Short task » Only the lines from the one containing "In the photo, would" through the end of the data below should be copied, each exactly as written and with both ends kept.

Rows from a dataset
- - - -
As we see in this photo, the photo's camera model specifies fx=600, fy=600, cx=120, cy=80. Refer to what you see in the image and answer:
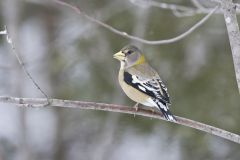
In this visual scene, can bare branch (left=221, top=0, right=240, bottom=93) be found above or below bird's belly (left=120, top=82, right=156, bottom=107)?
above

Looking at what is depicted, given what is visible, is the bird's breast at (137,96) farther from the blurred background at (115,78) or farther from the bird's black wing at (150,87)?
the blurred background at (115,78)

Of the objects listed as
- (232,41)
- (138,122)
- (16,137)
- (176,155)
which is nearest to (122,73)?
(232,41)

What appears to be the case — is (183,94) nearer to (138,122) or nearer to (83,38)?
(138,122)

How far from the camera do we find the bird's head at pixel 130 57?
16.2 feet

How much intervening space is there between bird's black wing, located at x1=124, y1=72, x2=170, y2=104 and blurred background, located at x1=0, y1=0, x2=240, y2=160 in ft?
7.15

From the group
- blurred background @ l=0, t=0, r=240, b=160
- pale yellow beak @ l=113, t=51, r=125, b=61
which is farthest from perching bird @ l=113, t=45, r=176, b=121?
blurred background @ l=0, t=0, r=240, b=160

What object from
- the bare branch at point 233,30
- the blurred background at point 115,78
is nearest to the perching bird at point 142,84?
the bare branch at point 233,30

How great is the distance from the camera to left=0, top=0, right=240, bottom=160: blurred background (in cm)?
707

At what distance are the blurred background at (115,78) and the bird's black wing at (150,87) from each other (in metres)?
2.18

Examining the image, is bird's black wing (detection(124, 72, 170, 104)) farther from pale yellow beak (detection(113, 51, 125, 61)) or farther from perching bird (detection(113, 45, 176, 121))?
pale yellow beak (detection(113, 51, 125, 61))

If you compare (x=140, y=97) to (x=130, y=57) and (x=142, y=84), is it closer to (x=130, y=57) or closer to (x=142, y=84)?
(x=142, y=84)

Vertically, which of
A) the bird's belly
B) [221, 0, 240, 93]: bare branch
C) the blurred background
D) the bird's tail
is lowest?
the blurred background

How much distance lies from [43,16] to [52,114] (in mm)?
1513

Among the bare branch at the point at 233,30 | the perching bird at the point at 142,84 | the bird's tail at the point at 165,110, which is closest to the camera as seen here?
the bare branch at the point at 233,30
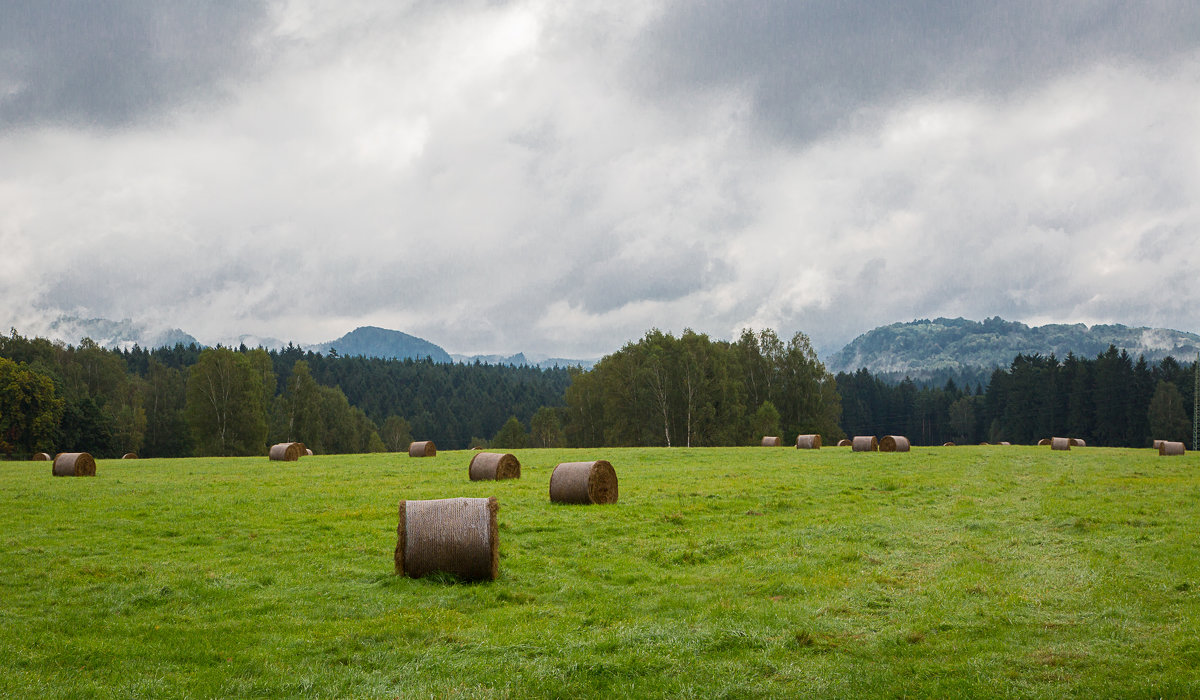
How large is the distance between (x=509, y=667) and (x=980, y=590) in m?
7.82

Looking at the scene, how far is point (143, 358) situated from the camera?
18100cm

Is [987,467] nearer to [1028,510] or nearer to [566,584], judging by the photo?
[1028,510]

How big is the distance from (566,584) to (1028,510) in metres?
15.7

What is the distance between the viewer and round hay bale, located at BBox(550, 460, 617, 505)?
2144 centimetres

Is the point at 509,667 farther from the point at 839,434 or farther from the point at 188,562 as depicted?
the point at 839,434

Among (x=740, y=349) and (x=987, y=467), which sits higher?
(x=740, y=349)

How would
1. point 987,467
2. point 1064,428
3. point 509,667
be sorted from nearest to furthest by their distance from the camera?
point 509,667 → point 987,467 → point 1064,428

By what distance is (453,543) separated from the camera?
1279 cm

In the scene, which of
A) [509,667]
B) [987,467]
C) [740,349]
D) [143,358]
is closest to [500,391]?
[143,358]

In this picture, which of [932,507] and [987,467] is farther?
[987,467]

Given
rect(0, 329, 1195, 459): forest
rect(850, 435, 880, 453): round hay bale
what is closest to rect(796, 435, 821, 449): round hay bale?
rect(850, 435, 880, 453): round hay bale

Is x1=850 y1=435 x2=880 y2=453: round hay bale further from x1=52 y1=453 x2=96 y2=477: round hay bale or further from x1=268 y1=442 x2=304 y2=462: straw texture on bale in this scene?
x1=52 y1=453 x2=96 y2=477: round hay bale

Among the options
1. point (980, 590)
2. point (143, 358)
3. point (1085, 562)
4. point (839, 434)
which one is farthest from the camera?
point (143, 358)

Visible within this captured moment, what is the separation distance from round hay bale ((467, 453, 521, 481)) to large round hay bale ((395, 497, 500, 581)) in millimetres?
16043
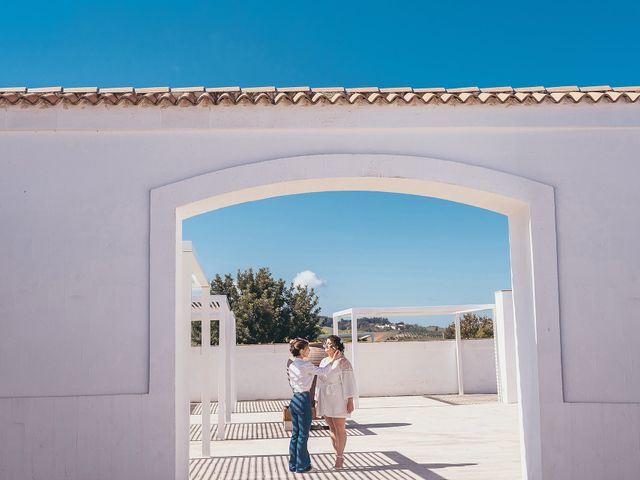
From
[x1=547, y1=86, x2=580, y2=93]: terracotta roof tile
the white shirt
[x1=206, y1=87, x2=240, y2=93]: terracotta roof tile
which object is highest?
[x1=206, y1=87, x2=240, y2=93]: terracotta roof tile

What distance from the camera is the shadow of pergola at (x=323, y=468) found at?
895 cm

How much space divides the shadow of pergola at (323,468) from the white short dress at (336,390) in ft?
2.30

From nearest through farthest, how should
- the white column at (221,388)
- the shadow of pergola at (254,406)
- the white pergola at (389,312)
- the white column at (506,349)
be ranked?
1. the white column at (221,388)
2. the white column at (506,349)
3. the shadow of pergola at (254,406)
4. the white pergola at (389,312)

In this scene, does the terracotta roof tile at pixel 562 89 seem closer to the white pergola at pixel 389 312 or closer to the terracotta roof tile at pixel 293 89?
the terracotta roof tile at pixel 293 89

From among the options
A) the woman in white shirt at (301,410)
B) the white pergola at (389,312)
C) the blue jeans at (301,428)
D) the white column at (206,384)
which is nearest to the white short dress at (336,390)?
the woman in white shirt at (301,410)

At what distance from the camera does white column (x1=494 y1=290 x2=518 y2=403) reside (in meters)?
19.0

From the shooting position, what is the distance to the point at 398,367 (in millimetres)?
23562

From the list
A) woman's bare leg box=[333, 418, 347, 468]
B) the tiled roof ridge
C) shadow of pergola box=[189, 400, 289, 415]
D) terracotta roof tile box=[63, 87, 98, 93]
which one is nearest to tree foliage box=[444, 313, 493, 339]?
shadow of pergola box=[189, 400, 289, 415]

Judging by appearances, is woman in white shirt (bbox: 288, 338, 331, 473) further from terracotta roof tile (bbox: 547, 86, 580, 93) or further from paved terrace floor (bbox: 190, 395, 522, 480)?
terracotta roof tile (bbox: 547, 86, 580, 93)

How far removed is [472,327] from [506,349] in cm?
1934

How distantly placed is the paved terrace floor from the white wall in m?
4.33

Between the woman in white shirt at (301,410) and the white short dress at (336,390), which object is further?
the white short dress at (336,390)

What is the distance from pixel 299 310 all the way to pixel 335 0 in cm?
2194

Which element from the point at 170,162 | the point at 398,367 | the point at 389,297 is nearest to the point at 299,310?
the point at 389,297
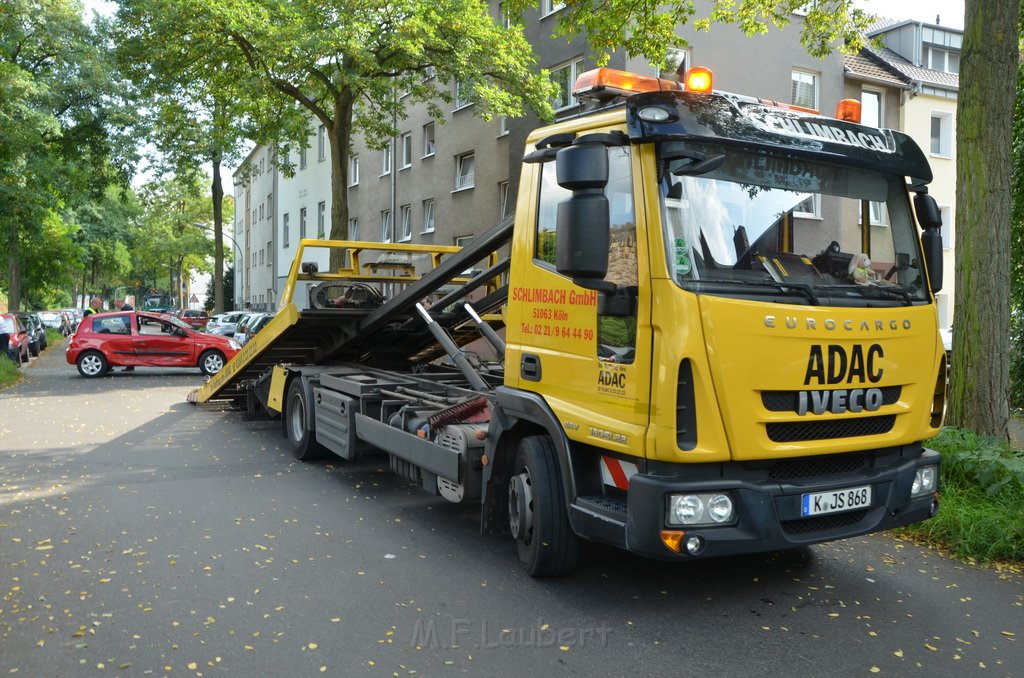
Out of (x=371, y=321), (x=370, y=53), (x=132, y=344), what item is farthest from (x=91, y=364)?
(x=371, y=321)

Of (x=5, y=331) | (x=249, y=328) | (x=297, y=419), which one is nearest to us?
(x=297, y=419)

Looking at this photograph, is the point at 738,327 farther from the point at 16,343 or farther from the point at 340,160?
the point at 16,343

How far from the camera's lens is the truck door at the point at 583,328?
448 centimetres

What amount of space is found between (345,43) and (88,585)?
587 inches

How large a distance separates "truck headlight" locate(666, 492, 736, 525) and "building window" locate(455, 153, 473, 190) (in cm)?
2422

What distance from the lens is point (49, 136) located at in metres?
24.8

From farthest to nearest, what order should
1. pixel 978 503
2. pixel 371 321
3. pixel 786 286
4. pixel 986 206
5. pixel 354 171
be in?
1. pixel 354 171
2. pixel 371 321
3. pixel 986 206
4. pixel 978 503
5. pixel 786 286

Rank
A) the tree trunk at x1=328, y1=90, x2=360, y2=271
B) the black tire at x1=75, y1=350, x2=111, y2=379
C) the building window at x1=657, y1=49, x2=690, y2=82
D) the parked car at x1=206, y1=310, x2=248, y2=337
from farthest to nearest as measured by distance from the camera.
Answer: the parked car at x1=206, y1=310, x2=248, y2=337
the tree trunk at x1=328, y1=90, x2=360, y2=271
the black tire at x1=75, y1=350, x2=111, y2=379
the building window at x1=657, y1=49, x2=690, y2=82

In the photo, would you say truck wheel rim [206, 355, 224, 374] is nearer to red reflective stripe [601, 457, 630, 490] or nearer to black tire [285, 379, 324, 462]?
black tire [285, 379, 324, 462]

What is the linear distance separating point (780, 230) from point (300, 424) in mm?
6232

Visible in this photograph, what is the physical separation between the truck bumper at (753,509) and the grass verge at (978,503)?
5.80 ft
- - - -
Task result »
In the photo, would you say truck wheel rim [206, 355, 224, 374] is nearer to red reflective stripe [601, 457, 630, 490] or nearer to black tire [285, 379, 324, 462]?
black tire [285, 379, 324, 462]

What is the linear distance separating point (780, 230) from point (300, 424) in mm?
6232

Visible in this photograph, what is the physical separation between the truck bumper at (753,509) and the grass verge at (978,503)?
5.80 ft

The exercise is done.